◆ Dataset excerpts:
******

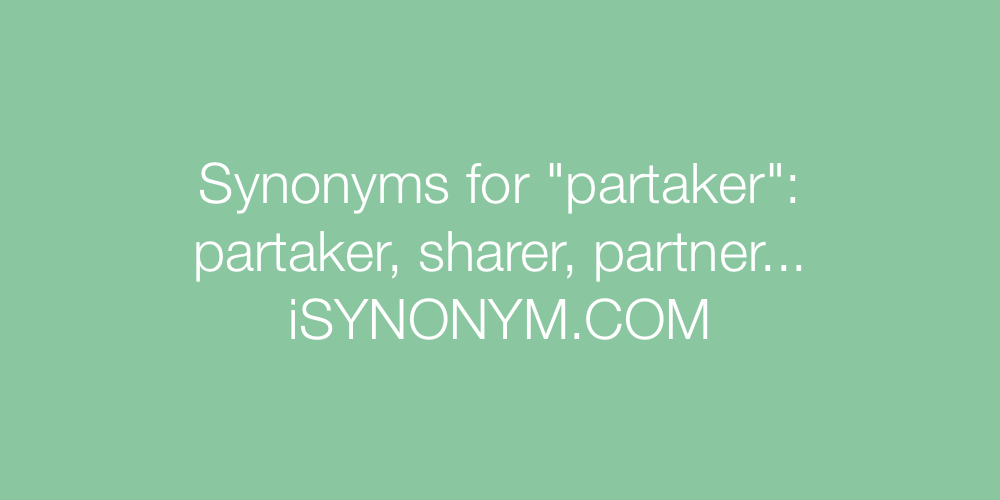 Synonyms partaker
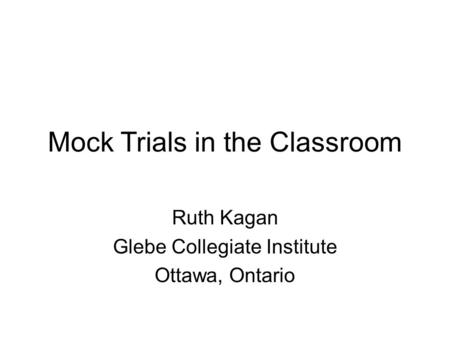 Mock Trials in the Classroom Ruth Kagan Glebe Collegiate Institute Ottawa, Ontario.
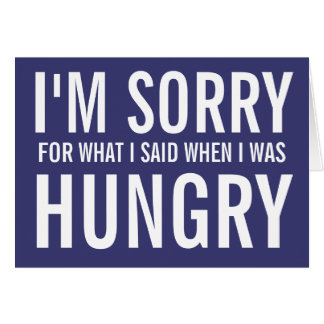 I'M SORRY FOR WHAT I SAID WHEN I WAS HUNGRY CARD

******

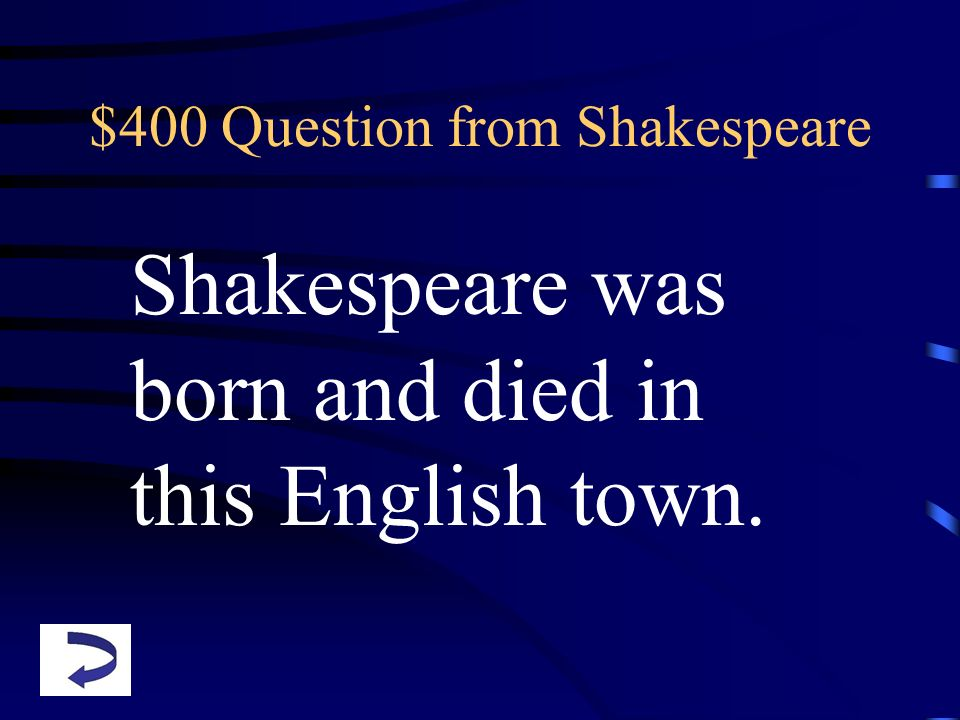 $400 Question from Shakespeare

******

◆ What you have to do: Look above for the line with "Synonyms partaker" and the line with "I'M SORRY FOR". Give again exactly those two lines and all lines between them, pictures excluded.

◆ Response for this exercise:
 Synonyms partaker
 Mock Trials in the Classroom Ruth Kagan Glebe Collegiate Institute Ottawa, Ontario.
 I'M SORRY FOR WHAT I SAID WHEN I WAS HUNGRY CARD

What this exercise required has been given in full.